In my financial planning days, we used a different calculation. We would recommend $1 million in term coverage for every $50,000 of income being replaced. So, if you make $100,000, you’d need a $2 million policy. This is a bit of a maximalist approach and it has a major assumption. The major assumption is that you can and will invest the insurance benefit and you can and will generate a 5% return on the investment. The returns are what you’ll use to replace your loved ones income. A $2 million benefit, will be invested in the market and will generate a 5% return of $100,000. It’s a maximalist approach because you leave the principal benefit (the $2 million) untouched, in theory. And you can figure out how you’ll spend or save or invest or pass on that principal balance to your heirs.
If all of that sounds confusing, there’s no shortage of calculators to help you figure this out. Here are a few:
How long will the application process take? What’s it like? Is there really a medical exam?
It can be as short as less than an hour to a couple of months.
When my wife and I applied using Ladder Life, we were insured in 15 minutes. Maybe less. It was simple to do online. As mind-numbing as any form is.
It would take months if you use a more traditional application process, there were lots of underwriting requirements, like ordering your medical records and having you take a medical exam.
What if I can’t afford a policy for the amount that the calculator told me I need?
Get some insurance. Get what you can afford. It’s better than not having any coverage at all or over extending yourself with a policy you can’t afford, then lapsing on it and losing coverage.
A few other pro tips
Don’t miss a payment!
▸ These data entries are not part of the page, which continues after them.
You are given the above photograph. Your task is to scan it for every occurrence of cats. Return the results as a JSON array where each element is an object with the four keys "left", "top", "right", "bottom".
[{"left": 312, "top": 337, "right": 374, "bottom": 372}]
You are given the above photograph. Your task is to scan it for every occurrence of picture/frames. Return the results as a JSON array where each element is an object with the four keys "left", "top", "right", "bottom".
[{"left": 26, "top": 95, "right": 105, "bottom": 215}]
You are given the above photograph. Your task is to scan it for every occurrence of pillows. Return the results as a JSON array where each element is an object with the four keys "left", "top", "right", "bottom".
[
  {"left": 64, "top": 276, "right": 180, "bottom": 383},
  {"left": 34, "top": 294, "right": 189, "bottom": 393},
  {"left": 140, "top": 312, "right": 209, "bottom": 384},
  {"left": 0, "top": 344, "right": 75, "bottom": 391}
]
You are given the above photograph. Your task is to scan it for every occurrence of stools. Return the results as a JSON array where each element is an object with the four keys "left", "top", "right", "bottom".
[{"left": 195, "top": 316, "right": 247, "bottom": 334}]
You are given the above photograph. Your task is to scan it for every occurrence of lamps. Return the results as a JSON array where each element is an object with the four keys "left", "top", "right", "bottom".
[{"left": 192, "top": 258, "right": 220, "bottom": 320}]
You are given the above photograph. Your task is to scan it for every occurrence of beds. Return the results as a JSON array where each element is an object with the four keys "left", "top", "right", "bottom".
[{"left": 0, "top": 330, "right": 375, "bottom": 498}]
If you miss a payment, you coverage will lapse. That means you’ll lose coverage and you’ll have to reapply to get it back. And since you’re getting older everyday, your premiums might go up when you re-apply.
There are a few loopholes to know about. There is something called the Contestability period and a suicide clause. The contestability period is the two years after you get the policy. If you die within that period, the insurance company can investigate the claim and deny coverage. The suicide clause states that if you commit suicide within the first two years of the policy, the insurance company will not pay the claim. After the two years, the policy will pay out, even if the cause of death is suicide.
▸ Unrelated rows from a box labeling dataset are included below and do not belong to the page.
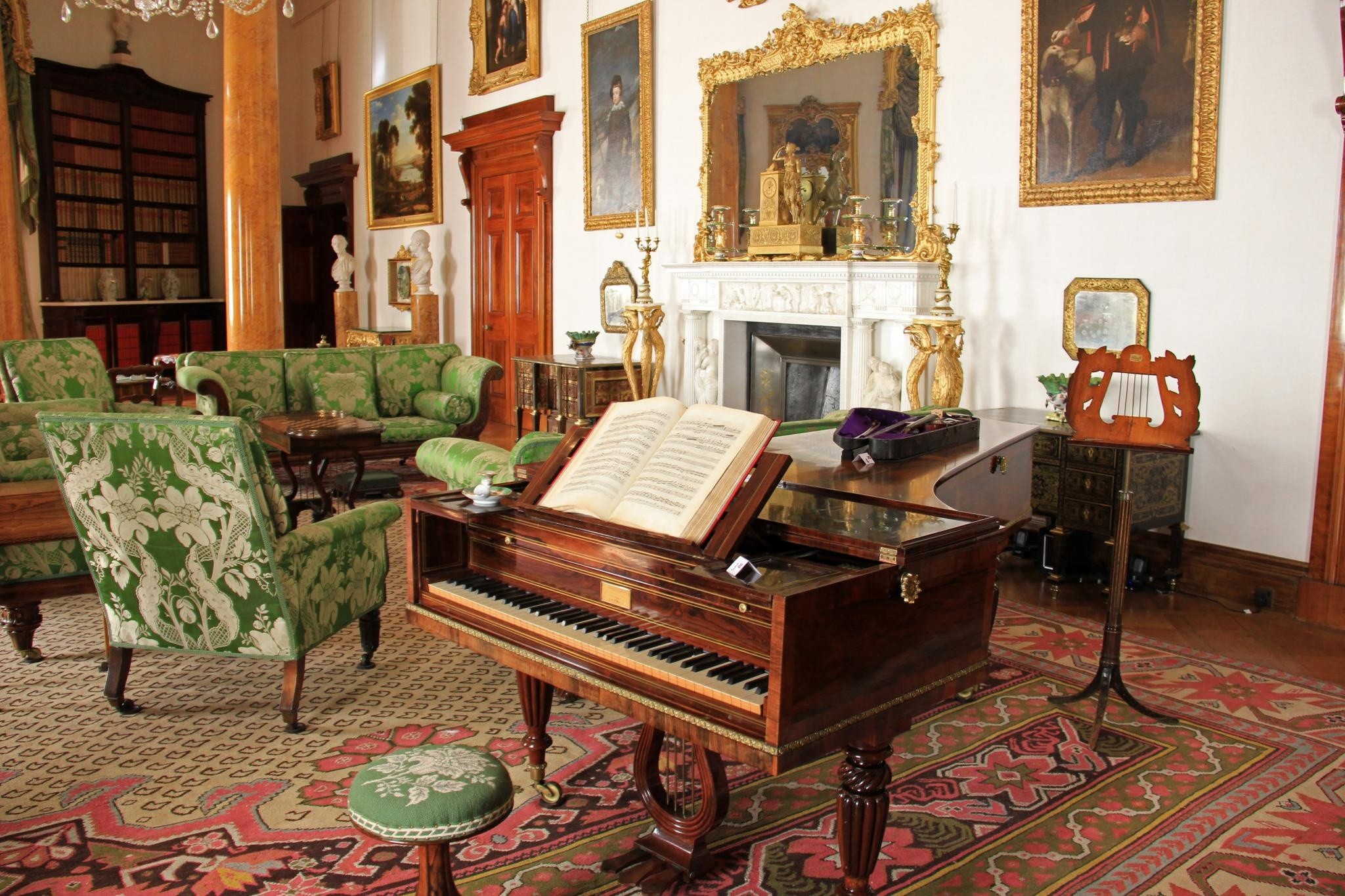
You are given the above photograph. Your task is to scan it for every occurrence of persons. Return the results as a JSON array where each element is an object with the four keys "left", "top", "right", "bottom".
[
  {"left": 409, "top": 229, "right": 435, "bottom": 295},
  {"left": 694, "top": 337, "right": 718, "bottom": 405},
  {"left": 332, "top": 235, "right": 356, "bottom": 292},
  {"left": 773, "top": 142, "right": 805, "bottom": 224},
  {"left": 806, "top": 151, "right": 852, "bottom": 227},
  {"left": 864, "top": 356, "right": 901, "bottom": 412}
]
Don’t lie on your application. Smoking one cigarette in the last-twelve months and not reporting it in your application is a little different than omitting your half-a-pack-a-day habit. Either way, please don’t lie on your application so that your premiums will be lower. It’s fraud, yo. The insurance company could investigate your claim and if they can prove you lied, that can impact whether or not your family receives the death benefit. Be honest so you don’t make things difficult for your family.
You need a policy for as long as you have dependents. This can be hard to predict because you could have adult children or aging parents who you help support.
Consider a life insurance trust if you have minor children or you’re wealthy. Insurance companies may not pay out the death benefit to minor children. But you can set up a life insurance trust and the appointed trustee can disburse the money to the children right away.
A life insurance trust is also a great tool for those folks who are wealthy, like their estate is worth $10 million or more. Talk to an estate planning attorney who can explain the benefits of keeping a life insurance benefit in a trust and out of your taxable state.